He’s the talented Irish actor whose meteoric rise to fame and conveyor belt of critically-acclaimed movies have firmly established him as a genuine Hollywood A-lister. However, Michael Fassbender has admitted he might never had made it as an actor, but for a visit to the men’s room almost 20 years ago when he was waiting to be called in for an audition.

Having already been rejected from two acting schools, the then-19-year-old visited the gents, as he nervously waited to be called for an audition at another college, The Drama Centre London.

And he attributed a mysterious piece of graffiti he spotted on the bathroom wall with helping him through his audition and winning a place at the college.

He recalled: "I went to the urinal and as I was urinating, I saw that someone had written, 'Hi Cookie!' on the wall. Those words were starting at me, as I stood there.

"I had just finished playing the Cook in a production of [late playwright Bertolt Brecht's] 'Mother Courage,' and I had done it with a Scottish accent."

Fassbender said the graffiti inspired him to alter the delivery of the monologue he had meticulously prepared for the audition and instead perform it in a Scottish accent.

He said "I haven't thought about that for years and years, I'm not saying what I saw was a sign or anything.
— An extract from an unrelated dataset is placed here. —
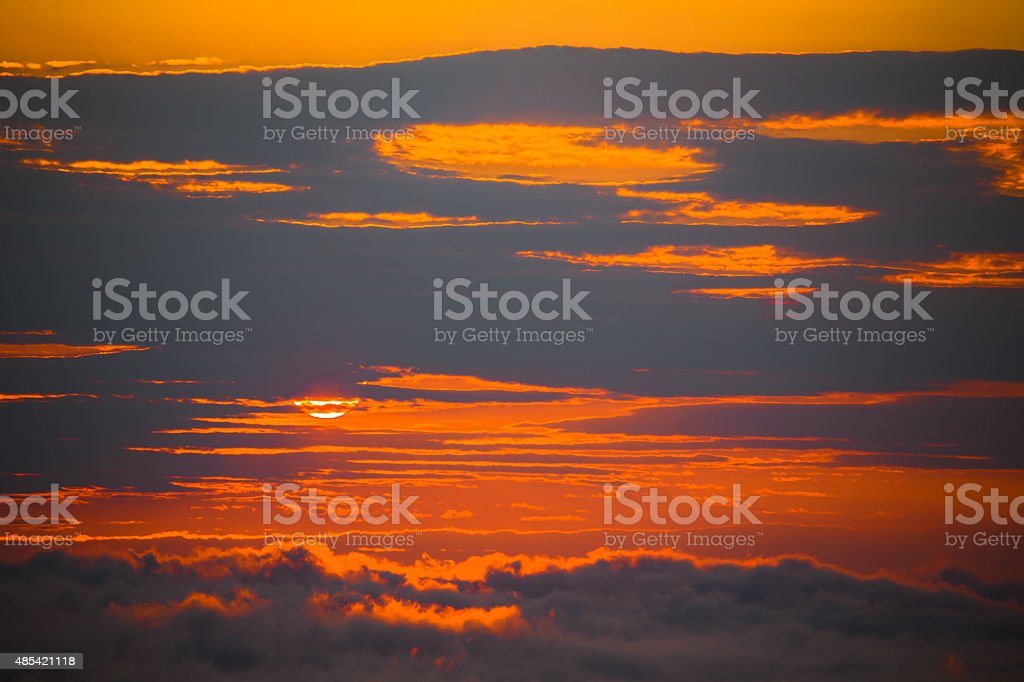 Sun Behind Clouds stock photo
But maybe I did sort of take it that way, and that helped me."

However, in an interview with the New York Times magazine, the 38-year-old said he endured another ten years of rejections, making ends meet by bartending before his big breakthrough came in his acclaimed role as hunger striker Bobby Sands in 2007's multi-award-winning 'Hunger.'

He recalled "I enjoyed the bar. But, God, I really, really, really wanted to act."

Fassbender, whose latest starring roles are in the Danny Boyle directed biopic of Apple co-founder Steve Jobs and a film adaptation of "Macbeth," also attributes his acting versatility to his sense of being an outsider in Killarney, Co. Kerry, as a child of a German father and Irish mother.

Director Steve McQueen, who teamed up with Fassbender in 'Hunger.' 'Shame' and, most recently, '12 Years a Slave,' said of the actor: "Look, he wasn't a McQueen! Or an O'Reilly. He was a Fassbender. He was the odd one out. I think that's an important part of who he is.”